The recently widened capabilities of its FortiEDR are another example of Fortinet's foray into highly focused solutions. Last month this early threat-detection and response software was tweaked specifically for clients that use automated machinery. Even if a hack is successful, FortiEDR now allows that organization's machinery to remain in use while the threat is being removed.

Fortinet is still a relatively conventional cybersecurity outfit, for the record. These industry-specific solutions simply make it easier for the company to attract and win new customers, who then sign on for additional protection.

Plenty of opportunity up for grabs

Cybersecurity Ventures' projected 2025 cybercrime and hacking cost of $10.5 trillion is rooted in the idea that enterprise-level computer system users won't do things much differently in the foreseeable future than they have in the recent past. After the Colonial Pipeline and JBS hacks, though, the digital threat became real enough again to prompt ramped-up responses.

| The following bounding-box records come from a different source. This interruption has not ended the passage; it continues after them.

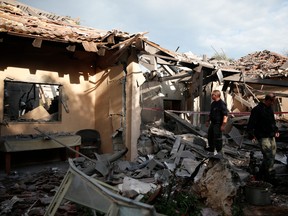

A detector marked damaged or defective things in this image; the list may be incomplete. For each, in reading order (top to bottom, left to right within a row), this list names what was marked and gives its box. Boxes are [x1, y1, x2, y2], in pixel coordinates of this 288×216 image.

broken window [3, 80, 62, 122]
broken furniture [0, 134, 81, 175]
broken furniture [75, 128, 101, 157]
broken roof beam [164, 111, 207, 137]
broken furniture [45, 157, 160, 216]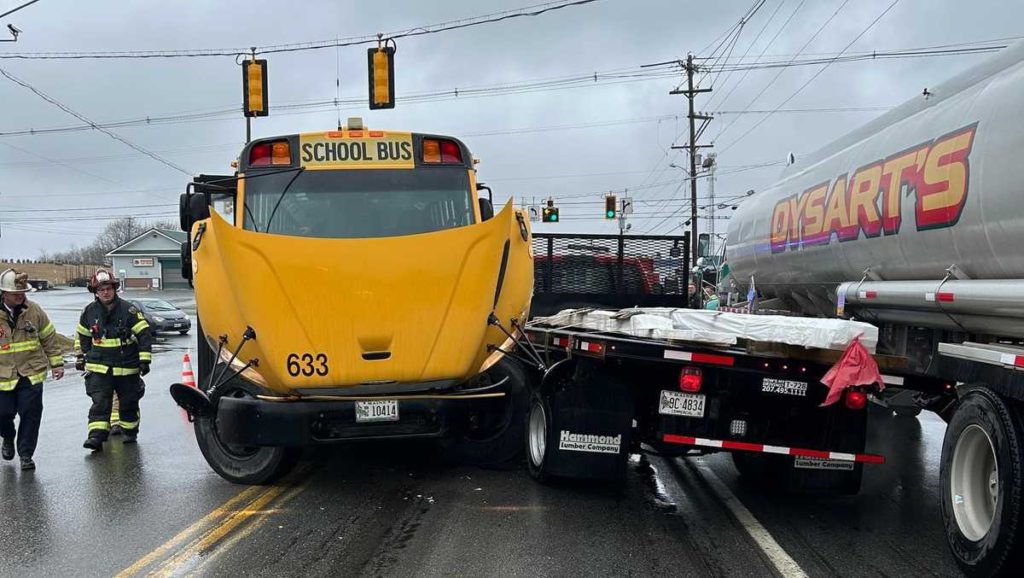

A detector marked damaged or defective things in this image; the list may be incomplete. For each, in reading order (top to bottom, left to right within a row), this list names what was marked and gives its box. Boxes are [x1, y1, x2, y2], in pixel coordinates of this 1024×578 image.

crumpled bus hood [190, 201, 536, 392]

Technology market research outfit Gartner has attached a number to that response. It suggests the world's going to spend $150.4 billion this year to sidestep the risk of becoming part of that $10.5 trillion statistic, up 12.4% from last year's cybersecurity outlays. Given the fact that hacking and ransomware attacks are not only still growing in number but in scope as well, however, somehow this year's expected market growth of 12.4% feels like a microcosm of a much bigger, longer-lived trend.